** begin AVAILABLE RECORDS **

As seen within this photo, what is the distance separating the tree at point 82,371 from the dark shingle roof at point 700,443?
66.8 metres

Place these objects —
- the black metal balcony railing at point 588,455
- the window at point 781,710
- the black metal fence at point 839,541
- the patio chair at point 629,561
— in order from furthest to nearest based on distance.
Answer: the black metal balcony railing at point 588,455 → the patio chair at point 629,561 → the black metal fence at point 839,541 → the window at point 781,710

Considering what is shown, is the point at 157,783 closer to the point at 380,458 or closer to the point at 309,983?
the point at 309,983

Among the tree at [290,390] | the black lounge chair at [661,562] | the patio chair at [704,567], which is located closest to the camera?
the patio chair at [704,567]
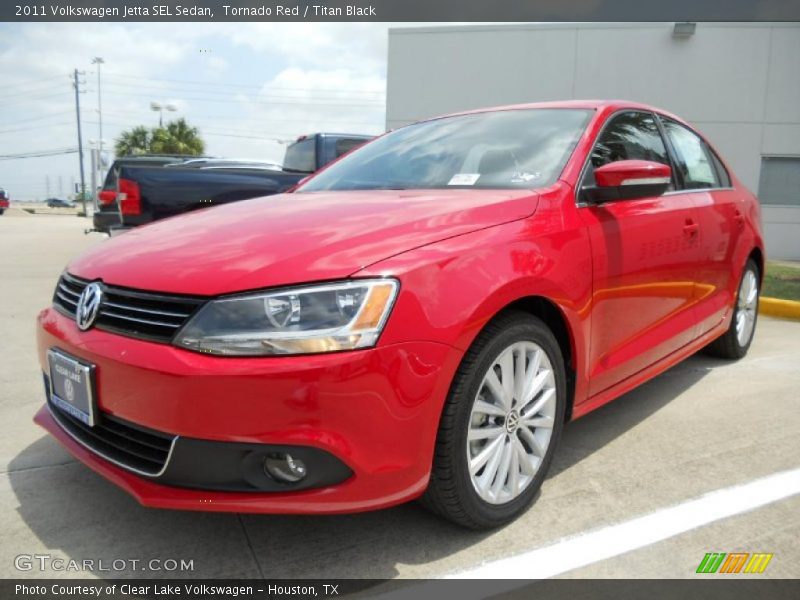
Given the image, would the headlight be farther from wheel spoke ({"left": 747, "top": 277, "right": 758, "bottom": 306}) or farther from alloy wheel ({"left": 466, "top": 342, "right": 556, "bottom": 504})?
wheel spoke ({"left": 747, "top": 277, "right": 758, "bottom": 306})

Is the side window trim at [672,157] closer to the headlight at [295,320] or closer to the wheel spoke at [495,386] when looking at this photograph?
the wheel spoke at [495,386]

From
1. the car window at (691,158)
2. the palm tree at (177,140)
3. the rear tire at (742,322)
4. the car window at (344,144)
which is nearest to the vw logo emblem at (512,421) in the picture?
the car window at (691,158)

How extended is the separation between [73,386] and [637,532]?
1.94 meters

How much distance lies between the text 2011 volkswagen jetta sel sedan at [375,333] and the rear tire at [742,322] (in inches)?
62.0

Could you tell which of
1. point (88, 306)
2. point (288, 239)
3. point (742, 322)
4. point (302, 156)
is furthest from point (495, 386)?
point (302, 156)

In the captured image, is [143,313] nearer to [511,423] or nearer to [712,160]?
[511,423]

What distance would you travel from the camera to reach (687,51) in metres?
13.1

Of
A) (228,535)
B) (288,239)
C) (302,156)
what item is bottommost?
(228,535)

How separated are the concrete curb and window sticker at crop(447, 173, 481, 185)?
4579 millimetres

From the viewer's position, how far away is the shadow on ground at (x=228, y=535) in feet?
6.45

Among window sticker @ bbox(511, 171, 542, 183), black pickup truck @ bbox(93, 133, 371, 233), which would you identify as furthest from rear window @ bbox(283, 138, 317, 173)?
window sticker @ bbox(511, 171, 542, 183)

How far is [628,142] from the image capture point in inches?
119

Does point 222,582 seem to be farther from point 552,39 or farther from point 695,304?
point 552,39
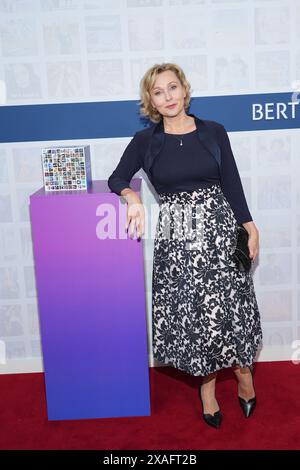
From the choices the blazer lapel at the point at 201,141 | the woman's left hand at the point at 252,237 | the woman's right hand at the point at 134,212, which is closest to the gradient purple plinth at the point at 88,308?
the woman's right hand at the point at 134,212

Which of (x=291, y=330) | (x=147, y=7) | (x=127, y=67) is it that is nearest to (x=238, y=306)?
(x=291, y=330)

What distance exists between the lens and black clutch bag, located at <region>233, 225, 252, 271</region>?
2.60 m

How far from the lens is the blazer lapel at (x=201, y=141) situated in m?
2.56

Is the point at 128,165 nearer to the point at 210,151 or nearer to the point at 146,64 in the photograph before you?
the point at 210,151

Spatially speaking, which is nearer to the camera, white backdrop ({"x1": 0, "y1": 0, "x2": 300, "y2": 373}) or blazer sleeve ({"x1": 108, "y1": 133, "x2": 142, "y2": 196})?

** end AVAILABLE RECORDS **

GIVEN PROBLEM
Rewrite all the data above, replacing the word "distance" with "spacing" wherever it occurs and leaving everything else unchanged. Leave out the pictures.

OUTPUT OF THE TASK
As seen within this photo, what is the spacing separating the tree at point 82,371 from the dark shingle roof at point 700,443?
66.8 metres

Place these objects —
- the black metal balcony railing at point 588,455
- the window at point 781,710
- the black metal fence at point 839,541
- the patio chair at point 629,561
— in order from furthest to nearest based on spacing.
Answer: the black metal balcony railing at point 588,455 → the patio chair at point 629,561 → the black metal fence at point 839,541 → the window at point 781,710

Considering what is shown, is the point at 157,783 closer to the point at 380,458 or closer to the point at 309,983?
the point at 309,983

Among the tree at [290,390] | the black lounge chair at [661,562] | the patio chair at [704,567], which is located closest to the camera?
the patio chair at [704,567]
Given the image, would the headlight be farther from wheel spoke ({"left": 747, "top": 277, "right": 758, "bottom": 306}) or farther from alloy wheel ({"left": 466, "top": 342, "right": 556, "bottom": 504})?
wheel spoke ({"left": 747, "top": 277, "right": 758, "bottom": 306})

Is the side window trim at [672,157] closer to the headlight at [295,320] or closer to the wheel spoke at [495,386] when looking at this photograph?
the wheel spoke at [495,386]

From
1. the car window at (691,158)
2. the palm tree at (177,140)
3. the rear tire at (742,322)
4. the car window at (344,144)
which is nearest to the vw logo emblem at (512,421) in the picture?
the car window at (691,158)

How extended is the separation between [73,386] and [637,532]?
1.94 meters

How much spacing lies between the text 2011 volkswagen jetta sel sedan at [375,333] and the rear tire at [742,322] (in inches)?
62.0

Could you tell which of
1. point (88, 306)
2. point (288, 239)
3. point (742, 322)
4. point (302, 156)
is furthest from point (495, 386)?
point (302, 156)

In the captured image, is [143,313] nearer to [511,423] or nearer to [712,160]?
[511,423]

What spacing would you travel from the camera to reach (687,51) in metres?
13.1

Of
A) (228,535)
B) (288,239)
C) (302,156)
what item is bottommost?
(228,535)

How separated are the concrete curb and window sticker at crop(447, 173, 481, 185)?
4579 millimetres

From the viewer's position, how far away is the shadow on ground at (x=228, y=535) in feet?
6.45

Among window sticker @ bbox(511, 171, 542, 183), black pickup truck @ bbox(93, 133, 371, 233), which would you identify as furthest from rear window @ bbox(283, 138, 317, 173)?
window sticker @ bbox(511, 171, 542, 183)

How far is [628,142] from the image capture point in inches?
119

Does point 222,582 seem to be farther from point 552,39 or farther from point 695,304?
point 552,39
From the choices the blazer lapel at the point at 201,141 | the woman's left hand at the point at 252,237 | the woman's right hand at the point at 134,212, which is closest to the gradient purple plinth at the point at 88,308?
the woman's right hand at the point at 134,212

Which of (x=291, y=330) | (x=147, y=7) | (x=127, y=67) is it that is nearest to (x=238, y=306)?
(x=291, y=330)

What spacing exists between the lens and black clutch bag, located at <region>233, 225, 252, 271</region>?
2.60 m

How far from the lens is the blazer lapel at (x=201, y=141) situated in m?
2.56

Is the point at 128,165 nearer to the point at 210,151 or nearer to the point at 146,64 in the photograph before you?
the point at 210,151

Spatially speaking, which is nearer to the camera, white backdrop ({"x1": 0, "y1": 0, "x2": 300, "y2": 373}) or blazer sleeve ({"x1": 108, "y1": 133, "x2": 142, "y2": 196})?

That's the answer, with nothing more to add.